The levels and biomarkers identified via LEfSe and LDA scores. Species with considerable variations that have an LDA score > 3 are presented.
3.6. Functional Prediction of the Intestinal Microbiota
The functions of microorganisms were predicted through KEGG functional abundance cluster analysis using PICRUSt (Figure 9). In pathway Level 2, a total of 20 pathways were significantly enriched, as shown in the functional abundance heat map (top 10). Compared with the HRFI group, the intestinal microbiota of the LRFI group were mainly enriched in the “Amino Acid Metabolism” and “Carbohydrate Metabolism”. However, the microorganisms in the HRFI group were more enriched in “Cellular Processes and Signaling”, “Replication and Repair”, as well as “Translation”.
Figure 9.
Functional prediction of the intestinal microbiota in KEGG.
4. Discussion
Research on feed efficiency traits among fish, particularly residual feed intake (RFI), is limited. Excessive feeding can lead to eutrophication and acidification in aquaculture systems, adversely affecting the environment. Additionally, feed costs constitute a significant portion of the total expenses in aquaculture. Therefore, enhancing feed efficiency not only mitigates environmental pollution but also supports the sustainable development of the aquaculture industry. However, measuring individual feed intake in fish during production is challenging. Consequently, identifying RFI biomarkers has emerged as a key research focus in recent years, with many researchers seeking simpler and more cost-effective methods to pinpoint individuals with higher feed efficiency. In this study, carp were categorized into high-RFI (HRFI) and low-RFI (LRFI) groups based on calculated RFI values. We examined the factors contributing to the differences in RFI between these groups by comparing their growth characteristics, physiological traits, and biochemical composition. Additionally, we investigated the relationships between these traits and the characteristics of intestinal microorganisms. The key findings indicate that low-RFI (LRFI) individuals achieve feed efficiency through superior intestinal health (enhanced digestive enzyme activity and villus integrity), a robust systemic antioxidant status, and a distinct gut microbiome enriched for metabolic functions, without compromising growth performance. These integrated results highlight that feed efficiency is not merely a matter of intake, but a systemic trait influenced by digestive capacity, physiological resilience, and host–microbiota interactions, offering novel biomarkers and targets for selective breeding.

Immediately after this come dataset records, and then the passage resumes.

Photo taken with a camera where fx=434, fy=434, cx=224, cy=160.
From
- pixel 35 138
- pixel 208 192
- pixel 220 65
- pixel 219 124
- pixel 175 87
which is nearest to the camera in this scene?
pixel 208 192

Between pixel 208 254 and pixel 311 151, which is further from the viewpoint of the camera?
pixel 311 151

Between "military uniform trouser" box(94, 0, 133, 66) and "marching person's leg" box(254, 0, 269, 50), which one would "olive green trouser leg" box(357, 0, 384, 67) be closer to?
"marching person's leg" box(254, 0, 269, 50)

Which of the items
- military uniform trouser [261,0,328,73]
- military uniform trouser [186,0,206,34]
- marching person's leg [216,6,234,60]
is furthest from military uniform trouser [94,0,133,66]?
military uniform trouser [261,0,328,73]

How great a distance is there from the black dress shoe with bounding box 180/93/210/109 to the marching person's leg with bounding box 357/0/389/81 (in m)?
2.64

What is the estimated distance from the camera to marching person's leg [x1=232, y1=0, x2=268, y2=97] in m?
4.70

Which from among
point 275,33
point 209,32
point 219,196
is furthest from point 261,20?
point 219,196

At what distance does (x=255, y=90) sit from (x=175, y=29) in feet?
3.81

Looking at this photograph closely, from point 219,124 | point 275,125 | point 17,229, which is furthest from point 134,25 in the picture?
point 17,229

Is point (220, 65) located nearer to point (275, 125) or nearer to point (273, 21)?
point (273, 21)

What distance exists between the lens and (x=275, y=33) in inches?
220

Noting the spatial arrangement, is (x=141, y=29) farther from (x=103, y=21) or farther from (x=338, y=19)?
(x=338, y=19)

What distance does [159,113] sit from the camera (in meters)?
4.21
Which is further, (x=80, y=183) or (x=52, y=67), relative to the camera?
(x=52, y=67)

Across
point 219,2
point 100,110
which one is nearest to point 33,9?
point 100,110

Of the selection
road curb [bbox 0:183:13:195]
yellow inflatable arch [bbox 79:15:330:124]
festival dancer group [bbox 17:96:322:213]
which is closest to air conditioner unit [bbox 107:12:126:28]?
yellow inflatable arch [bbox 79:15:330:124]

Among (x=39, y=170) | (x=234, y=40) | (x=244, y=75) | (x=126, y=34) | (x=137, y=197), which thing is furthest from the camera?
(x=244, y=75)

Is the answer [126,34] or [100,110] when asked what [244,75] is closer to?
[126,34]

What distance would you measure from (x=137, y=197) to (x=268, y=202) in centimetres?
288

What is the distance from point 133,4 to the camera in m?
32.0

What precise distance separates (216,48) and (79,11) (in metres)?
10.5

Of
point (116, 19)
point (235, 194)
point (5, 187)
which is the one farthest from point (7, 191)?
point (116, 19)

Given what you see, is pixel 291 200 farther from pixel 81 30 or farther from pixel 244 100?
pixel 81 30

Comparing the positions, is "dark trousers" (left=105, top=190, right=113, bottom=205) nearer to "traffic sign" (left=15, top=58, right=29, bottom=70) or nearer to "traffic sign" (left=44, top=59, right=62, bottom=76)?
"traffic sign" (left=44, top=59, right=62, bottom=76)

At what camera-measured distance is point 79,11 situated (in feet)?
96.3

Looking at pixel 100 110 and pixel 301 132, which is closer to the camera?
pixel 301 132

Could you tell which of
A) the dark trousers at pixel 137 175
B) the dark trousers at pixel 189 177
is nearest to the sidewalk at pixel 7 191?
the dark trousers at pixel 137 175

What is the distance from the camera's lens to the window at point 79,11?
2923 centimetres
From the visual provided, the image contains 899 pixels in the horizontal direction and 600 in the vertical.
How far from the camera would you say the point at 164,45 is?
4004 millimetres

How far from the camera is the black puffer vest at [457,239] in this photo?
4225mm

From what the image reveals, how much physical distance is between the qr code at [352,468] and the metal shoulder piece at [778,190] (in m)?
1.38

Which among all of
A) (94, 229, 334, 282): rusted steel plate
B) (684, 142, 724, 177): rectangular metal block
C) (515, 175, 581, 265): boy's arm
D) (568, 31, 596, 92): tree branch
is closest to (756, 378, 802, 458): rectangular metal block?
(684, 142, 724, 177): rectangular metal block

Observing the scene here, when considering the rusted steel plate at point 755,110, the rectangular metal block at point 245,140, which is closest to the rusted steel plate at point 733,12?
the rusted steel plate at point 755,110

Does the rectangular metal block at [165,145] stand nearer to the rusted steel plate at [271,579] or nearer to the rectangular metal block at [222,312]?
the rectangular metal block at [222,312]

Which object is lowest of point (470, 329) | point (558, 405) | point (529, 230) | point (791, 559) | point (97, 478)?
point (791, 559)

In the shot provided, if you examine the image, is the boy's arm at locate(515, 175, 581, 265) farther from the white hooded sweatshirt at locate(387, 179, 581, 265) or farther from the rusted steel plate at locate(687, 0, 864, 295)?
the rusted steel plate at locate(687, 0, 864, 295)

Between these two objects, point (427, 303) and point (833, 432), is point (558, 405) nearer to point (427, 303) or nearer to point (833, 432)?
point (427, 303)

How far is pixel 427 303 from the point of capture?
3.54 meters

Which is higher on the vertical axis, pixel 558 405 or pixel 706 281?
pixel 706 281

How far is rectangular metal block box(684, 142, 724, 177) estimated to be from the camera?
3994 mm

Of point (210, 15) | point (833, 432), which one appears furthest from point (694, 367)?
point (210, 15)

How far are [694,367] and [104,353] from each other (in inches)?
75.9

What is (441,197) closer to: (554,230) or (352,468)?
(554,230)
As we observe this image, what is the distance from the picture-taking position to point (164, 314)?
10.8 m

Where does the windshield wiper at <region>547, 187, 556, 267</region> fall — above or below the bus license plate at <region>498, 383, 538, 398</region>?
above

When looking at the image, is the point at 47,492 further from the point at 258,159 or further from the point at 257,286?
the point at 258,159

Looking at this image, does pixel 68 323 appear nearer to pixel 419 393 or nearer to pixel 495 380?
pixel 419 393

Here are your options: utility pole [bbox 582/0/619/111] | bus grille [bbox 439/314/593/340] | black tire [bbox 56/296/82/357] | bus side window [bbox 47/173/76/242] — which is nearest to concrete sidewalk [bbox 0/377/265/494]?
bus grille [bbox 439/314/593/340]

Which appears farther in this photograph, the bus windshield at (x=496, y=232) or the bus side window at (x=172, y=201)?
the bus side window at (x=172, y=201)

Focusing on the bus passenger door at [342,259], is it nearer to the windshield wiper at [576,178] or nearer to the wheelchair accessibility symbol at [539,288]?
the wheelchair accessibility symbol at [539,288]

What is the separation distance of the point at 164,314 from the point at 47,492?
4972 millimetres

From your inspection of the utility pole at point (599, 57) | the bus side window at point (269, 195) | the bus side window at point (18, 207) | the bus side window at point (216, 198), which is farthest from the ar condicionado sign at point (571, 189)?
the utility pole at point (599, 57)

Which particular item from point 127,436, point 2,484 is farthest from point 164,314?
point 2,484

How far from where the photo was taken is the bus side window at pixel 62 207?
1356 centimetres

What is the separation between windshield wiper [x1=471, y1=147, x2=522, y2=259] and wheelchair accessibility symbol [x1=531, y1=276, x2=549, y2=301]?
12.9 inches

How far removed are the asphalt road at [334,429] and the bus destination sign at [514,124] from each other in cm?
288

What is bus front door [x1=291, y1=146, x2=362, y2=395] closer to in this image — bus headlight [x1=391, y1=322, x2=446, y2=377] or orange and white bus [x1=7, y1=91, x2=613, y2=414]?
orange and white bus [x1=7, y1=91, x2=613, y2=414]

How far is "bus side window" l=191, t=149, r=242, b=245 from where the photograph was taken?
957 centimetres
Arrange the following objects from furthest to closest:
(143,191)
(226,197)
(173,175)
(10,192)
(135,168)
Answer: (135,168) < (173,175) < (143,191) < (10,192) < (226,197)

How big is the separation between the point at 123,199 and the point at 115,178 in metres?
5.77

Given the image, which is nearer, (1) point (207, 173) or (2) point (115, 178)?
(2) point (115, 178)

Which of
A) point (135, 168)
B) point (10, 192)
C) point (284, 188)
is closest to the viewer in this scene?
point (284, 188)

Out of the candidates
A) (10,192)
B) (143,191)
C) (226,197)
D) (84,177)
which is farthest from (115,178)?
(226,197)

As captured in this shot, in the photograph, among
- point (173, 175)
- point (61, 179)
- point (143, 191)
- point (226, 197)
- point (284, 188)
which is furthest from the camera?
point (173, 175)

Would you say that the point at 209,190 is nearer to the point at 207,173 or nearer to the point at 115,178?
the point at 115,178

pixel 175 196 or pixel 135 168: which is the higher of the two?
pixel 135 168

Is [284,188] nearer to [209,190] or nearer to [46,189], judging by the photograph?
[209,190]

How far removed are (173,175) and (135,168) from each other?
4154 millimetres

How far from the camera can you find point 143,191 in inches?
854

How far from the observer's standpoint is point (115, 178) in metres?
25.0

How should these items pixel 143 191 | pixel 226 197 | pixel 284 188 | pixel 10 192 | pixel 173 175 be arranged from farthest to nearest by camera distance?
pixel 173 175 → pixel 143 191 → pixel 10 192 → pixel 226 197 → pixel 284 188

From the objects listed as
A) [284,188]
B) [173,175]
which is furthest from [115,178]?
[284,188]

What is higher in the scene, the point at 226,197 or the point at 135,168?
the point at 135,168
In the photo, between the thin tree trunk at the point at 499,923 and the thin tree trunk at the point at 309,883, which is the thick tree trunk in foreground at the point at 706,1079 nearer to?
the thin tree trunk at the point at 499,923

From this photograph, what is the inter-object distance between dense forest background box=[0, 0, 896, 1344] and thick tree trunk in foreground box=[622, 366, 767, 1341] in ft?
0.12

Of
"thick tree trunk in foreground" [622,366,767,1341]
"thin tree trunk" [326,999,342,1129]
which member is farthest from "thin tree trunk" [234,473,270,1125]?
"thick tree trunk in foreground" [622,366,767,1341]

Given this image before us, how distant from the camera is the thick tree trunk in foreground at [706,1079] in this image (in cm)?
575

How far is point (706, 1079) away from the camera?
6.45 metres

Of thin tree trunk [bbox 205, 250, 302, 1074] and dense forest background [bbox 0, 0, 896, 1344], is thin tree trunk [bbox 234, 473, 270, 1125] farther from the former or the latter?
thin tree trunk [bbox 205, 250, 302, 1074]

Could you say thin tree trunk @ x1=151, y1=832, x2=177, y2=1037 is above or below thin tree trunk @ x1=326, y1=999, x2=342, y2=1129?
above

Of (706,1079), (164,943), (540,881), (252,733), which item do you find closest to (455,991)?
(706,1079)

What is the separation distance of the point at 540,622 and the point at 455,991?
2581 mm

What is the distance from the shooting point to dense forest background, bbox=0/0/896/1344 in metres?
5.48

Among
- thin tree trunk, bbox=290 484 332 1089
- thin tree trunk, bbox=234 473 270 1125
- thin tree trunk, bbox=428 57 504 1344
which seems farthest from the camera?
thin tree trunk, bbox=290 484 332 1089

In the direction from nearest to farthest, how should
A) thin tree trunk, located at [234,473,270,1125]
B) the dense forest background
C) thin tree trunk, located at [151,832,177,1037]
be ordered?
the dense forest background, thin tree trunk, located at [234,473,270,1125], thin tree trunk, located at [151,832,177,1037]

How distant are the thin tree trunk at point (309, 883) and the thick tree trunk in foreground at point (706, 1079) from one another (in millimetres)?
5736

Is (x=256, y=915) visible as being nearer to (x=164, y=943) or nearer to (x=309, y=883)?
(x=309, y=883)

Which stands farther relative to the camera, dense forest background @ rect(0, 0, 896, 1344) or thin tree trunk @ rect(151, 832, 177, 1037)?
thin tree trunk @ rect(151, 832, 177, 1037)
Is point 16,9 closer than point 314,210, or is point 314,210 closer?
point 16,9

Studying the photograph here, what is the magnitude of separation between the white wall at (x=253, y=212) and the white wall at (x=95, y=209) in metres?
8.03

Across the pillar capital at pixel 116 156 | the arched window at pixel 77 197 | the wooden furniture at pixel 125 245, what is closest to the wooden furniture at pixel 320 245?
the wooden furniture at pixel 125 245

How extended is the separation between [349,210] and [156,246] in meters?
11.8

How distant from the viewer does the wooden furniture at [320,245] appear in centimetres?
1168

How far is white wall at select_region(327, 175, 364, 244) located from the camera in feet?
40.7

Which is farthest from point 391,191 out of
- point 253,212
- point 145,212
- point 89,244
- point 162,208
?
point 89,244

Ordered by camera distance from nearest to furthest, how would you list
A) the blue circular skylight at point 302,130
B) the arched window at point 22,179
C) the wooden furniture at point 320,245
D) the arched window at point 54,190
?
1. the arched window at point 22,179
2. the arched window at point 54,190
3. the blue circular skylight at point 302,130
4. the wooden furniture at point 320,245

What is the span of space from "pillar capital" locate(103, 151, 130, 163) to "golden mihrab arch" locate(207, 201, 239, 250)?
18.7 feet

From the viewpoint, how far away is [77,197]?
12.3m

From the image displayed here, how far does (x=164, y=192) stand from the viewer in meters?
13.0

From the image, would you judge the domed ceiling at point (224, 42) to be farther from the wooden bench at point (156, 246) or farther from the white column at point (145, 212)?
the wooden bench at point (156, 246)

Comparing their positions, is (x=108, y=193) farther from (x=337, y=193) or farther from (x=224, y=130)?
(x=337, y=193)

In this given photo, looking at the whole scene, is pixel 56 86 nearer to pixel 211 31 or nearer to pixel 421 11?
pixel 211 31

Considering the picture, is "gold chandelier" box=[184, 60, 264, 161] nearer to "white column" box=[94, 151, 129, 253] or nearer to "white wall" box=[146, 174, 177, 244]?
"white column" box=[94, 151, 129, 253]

As anticipated, the LRFI and HRFI groups exhibited statistically significant differences (p < 0.001) in both RFI and FCR. However, no significant differences were observed between the groups for performance and physiological indices, including ADG, BWG, SGR, HSI, VSI, and CF (p > 0.05). Interestingly, similar results were also observed in other species, such as mule ducks [26] and laying ducks [27]. These results verified that RFI is independent of economic traits. Therefore, a lower FI could satisfy the growth and maintenance requirements of the animals, and reducing RFI appropriately while improving feed utilization rate without affecting economic traits.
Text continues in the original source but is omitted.